### Exercise description
Could you convert the listing below into a Markdown table with the columns "Row" and "Listing line," giving each line its row number and skipping any blank lines?
*** Opening of Source data ***
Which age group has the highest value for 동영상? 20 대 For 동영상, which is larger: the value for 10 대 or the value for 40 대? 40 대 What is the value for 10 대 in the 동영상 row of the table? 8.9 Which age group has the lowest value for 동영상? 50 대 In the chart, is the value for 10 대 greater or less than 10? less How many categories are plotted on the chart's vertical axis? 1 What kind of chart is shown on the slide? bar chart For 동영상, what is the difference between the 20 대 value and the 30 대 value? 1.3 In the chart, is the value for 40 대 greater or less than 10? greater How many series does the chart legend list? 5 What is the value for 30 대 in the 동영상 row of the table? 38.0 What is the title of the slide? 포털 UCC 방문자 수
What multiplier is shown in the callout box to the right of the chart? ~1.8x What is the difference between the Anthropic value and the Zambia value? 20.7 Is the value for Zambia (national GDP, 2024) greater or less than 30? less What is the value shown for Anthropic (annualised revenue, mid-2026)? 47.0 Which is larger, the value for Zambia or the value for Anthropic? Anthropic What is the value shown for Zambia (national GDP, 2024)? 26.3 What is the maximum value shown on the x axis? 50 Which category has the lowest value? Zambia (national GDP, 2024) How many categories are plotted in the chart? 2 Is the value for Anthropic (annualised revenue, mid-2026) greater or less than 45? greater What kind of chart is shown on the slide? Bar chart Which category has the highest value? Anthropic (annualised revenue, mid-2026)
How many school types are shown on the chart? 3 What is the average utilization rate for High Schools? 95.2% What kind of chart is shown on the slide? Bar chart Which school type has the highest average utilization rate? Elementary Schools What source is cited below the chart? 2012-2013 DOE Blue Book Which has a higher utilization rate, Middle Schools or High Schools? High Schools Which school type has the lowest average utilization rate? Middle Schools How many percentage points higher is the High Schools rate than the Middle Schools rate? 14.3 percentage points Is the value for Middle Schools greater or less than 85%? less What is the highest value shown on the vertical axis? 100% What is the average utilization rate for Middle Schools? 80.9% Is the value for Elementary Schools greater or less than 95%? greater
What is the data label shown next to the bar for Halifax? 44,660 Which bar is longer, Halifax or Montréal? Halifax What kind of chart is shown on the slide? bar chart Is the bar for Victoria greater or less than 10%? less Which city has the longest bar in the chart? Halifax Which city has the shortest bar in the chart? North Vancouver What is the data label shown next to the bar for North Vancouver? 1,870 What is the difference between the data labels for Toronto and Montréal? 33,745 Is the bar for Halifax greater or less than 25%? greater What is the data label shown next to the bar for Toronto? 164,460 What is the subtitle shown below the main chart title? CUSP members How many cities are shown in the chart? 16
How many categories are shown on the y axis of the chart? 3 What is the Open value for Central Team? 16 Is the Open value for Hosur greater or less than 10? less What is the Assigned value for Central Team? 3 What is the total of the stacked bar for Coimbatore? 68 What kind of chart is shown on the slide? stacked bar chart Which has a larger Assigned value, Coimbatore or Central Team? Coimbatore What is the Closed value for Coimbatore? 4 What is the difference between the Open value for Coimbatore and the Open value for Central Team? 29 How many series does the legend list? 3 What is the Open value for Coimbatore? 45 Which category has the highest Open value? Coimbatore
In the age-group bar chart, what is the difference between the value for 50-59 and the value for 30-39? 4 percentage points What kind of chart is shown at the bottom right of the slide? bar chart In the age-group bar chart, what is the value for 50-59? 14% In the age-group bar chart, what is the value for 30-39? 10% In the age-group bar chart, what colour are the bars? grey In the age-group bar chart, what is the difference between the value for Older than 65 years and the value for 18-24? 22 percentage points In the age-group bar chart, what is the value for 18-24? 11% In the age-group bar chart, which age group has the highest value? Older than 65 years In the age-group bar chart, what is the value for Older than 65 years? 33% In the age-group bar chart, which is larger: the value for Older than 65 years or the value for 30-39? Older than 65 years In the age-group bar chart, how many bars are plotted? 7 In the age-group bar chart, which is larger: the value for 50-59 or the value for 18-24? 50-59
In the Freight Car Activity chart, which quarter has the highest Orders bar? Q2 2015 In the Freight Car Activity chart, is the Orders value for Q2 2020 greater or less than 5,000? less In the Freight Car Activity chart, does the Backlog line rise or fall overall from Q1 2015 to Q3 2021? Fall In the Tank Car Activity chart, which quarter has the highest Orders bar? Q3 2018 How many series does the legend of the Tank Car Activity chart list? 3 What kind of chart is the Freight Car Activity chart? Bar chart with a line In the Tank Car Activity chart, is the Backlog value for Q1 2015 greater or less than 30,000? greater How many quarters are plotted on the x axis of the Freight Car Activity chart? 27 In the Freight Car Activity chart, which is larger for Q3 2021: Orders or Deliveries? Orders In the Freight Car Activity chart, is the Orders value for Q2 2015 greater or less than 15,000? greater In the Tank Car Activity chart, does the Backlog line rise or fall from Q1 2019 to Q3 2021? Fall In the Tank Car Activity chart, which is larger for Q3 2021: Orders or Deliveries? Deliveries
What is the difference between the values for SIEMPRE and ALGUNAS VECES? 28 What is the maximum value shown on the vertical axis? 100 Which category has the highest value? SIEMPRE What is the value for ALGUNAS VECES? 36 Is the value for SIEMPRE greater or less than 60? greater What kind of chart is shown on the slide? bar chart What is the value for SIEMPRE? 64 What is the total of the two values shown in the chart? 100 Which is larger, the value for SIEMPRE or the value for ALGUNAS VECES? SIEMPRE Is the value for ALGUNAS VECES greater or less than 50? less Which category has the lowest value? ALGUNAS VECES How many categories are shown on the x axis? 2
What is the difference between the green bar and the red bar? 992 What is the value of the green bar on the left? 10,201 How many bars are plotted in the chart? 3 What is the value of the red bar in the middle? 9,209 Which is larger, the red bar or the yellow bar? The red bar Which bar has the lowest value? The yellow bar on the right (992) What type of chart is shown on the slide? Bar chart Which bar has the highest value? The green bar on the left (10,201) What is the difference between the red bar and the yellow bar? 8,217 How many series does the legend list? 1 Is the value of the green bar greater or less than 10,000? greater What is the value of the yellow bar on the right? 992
*** Close of Source data ***
### Exercise result
| Row | Listing line |
|---|---|
| 1 | Which age group has the highest value for 동영상? 20 대 For 동영상, which is larger: the value for 10 대 or the value for 40 대? 40 대 What is the value for 10 대 in the 동영상 row of the table? 8.9 Which age group has the lowest value for 동영상? 50 대 In the chart, is the value for 10 대 greater or less than 10? less How many categories are plotted on the chart's vertical axis? 1 What kind of chart is shown on the slide? bar chart For 동영상, what is the difference between the 20 대 value and the 30 대 value? 1.3 In the chart, is the value for 40 대 greater or less than 10? greater How many series does the chart legend list? 5 What is the value for 30 대 in the 동영상 row of the table? 38.0 What is the title of the slide? 포털 UCC 방문자 수 |
| 2 | What multiplier is shown in the callout box to the right of the chart? ~1.8x What is the difference between the Anthropic value and the Zambia value? 20.7 Is the value for Zambia (national GDP, 2024) greater or less than 30? less What is the value shown for Anthropic (annualised revenue, mid-2026)? 47.0 Which is larger, the value for Zambia or the value for Anthropic? Anthropic What is the value shown for Zambia (national GDP, 2024)? 26.3 What is the maximum value shown on the x axis? 50 Which category has the lowest value? Zambia (national GDP, 2024) How many categories are plotted in the chart? 2 Is the value for Anthropic (annualised revenue, mid-2026) greater or less than 45? greater What kind of chart is shown on the slide? Bar chart Which category has the highest value? Anthropic (annualised revenue, mid-2026) |
| 3 | How many school types are shown on the chart? 3 What is the average utilization rate for High Schools? 95.2% What kind of chart is shown on the slide? Bar chart Which school type has the highest average utilization rate? Elementary Schools What source is cited below the chart? 2012-2013 DOE Blue Book Which has a higher utilization rate, Middle Schools or High Schools? High Schools Which school type has the lowest average utilization rate? Middle Schools How many percentage points higher is the High Schools rate than the Middle Schools rate? 14.3 percentage points Is the value for Middle Schools greater or less than 85%? less What is the highest value shown on the vertical axis? 100% What is the average utilization rate for Middle Schools? 80.9% Is the value for Elementary Schools greater or less than 95%? greater |
| 4 | What is the data label shown next to the bar for Halifax? 44,660 Which bar is longer, Halifax or Montréal? Halifax What kind of chart is shown on the slide? bar chart Is the bar for Victoria greater or less than 10%? less Which city has the longest bar in the chart? Halifax Which city has the shortest bar in the chart? North Vancouver What is the data label shown next to the bar for North Vancouver? 1,870 What is the difference between the data labels for Toronto and Montréal? 33,745 Is the bar for Halifax greater or less than 25%? greater What is the data label shown next to the bar for Toronto? 164,460 What is the subtitle shown below the main chart title? CUSP members How many cities are shown in the chart? 16 |
| 5 | How many categories are shown on the y axis of the chart? 3 What is the Open value for Central Team? 16 Is the Open value for Hosur greater or less than 10? less What is the Assigned value for Central Team? 3 What is the total of the stacked bar for Coimbatore? 68 What kind of chart is shown on the slide? stacked bar chart Which has a larger Assigned value, Coimbatore or Central Team? Coimbatore What is the Closed value for Coimbatore? 4 What is the difference between the Open value for Coimbatore and the Open value for Central Team? 29 How many series does the legend list? 3 What is the Open value for Coimbatore? 45 Which category has the highest Open value? Coimbatore |
| 6 | In the age-group bar chart, what is the difference between the value for 50-59 and the value for 30-39? 4 percentage points What kind of chart is shown at the bottom right of the slide? bar chart In the age-group bar chart, what is the value for 50-59? 14% In the age-group bar chart, what is the value for 30-39? 10% In the age-group bar chart, what colour are the bars? grey In the age-group bar chart, what is the difference between the value for Older than 65 years and the value for 18-24? 22 percentage points In the age-group bar chart, what is the value for 18-24? 11% In the age-group bar chart, which age group has the highest value? Older than 65 years In the age-group bar chart, what is the value for Older than 65 years? 33% In the age-group bar chart, which is larger: the value for Older than 65 years or the value for 30-39? Older than 65 years In the age-group bar chart, how many bars are plotted? 7 In the age-group bar chart, which is larger: the value for 50-59 or the value for 18-24? 50-59 |
| 7 | In the Freight Car Activity chart, which quarter has the highest Orders bar? Q2 2015 In the Freight Car Activity chart, is the Orders value for Q2 2020 greater or less than 5,000? less In the Freight Car Activity chart, does the Backlog line rise or fall overall from Q1 2015 to Q3 2021? Fall In the Tank Car Activity chart, which quarter has the highest Orders bar? Q3 2018 How many series does the legend of the Tank Car Activity chart list? 3 What kind of chart is the Freight Car Activity chart? Bar chart with a line In the Tank Car Activity chart, is the Backlog value for Q1 2015 greater or less than 30,000? greater How many quarters are plotted on the x axis of the Freight Car Activity chart? 27 In the Freight Car Activity chart, which is larger for Q3 2021: Orders or Deliveries? Orders In the Freight Car Activity chart, is the Orders value for Q2 2015 greater or less than 15,000? greater In the Tank Car Activity chart, does the Backlog line rise or fall from Q1 2019 to Q3 2021? Fall In the Tank Car Activity chart, which is larger for Q3 2021: Orders or Deliveries? Deliveries |
| 8 | What is the difference between the values for SIEMPRE and ALGUNAS VECES? 28 What is the maximum value shown on the vertical axis? 100 Which category has the highest value? SIEMPRE What is the value for ALGUNAS VECES? 36 Is the value for SIEMPRE greater or less than 60? greater What kind of chart is shown on the slide? bar chart What is the value for SIEMPRE? 64 What is the total of the two values shown in the chart? 100 Which is larger, the value for SIEMPRE or the value for ALGUNAS VECES? SIEMPRE Is the value for ALGUNAS VECES greater or less than 50? less Which category has the lowest value? ALGUNAS VECES How many categories are shown on the x axis? 2 |
| 9 | What is the difference between the green bar and the red bar? 992 What is the value of the green bar on the left? 10,201 How many bars are plotted in the chart? 3 What is the value of the red bar in the middle? 9,209 Which is larger, the red bar or the yellow bar? The red bar Which bar has the lowest value? The yellow bar on the right (992) What type of chart is shown on the slide? Bar chart Which bar has the highest value? The green bar on the left (10,201) What is the difference between the red bar and the yellow bar? 8,217 How many series does the legend list? 1 Is the value of the green bar greater or less than 10,000? greater What is the value of the yellow bar on the right? 992 |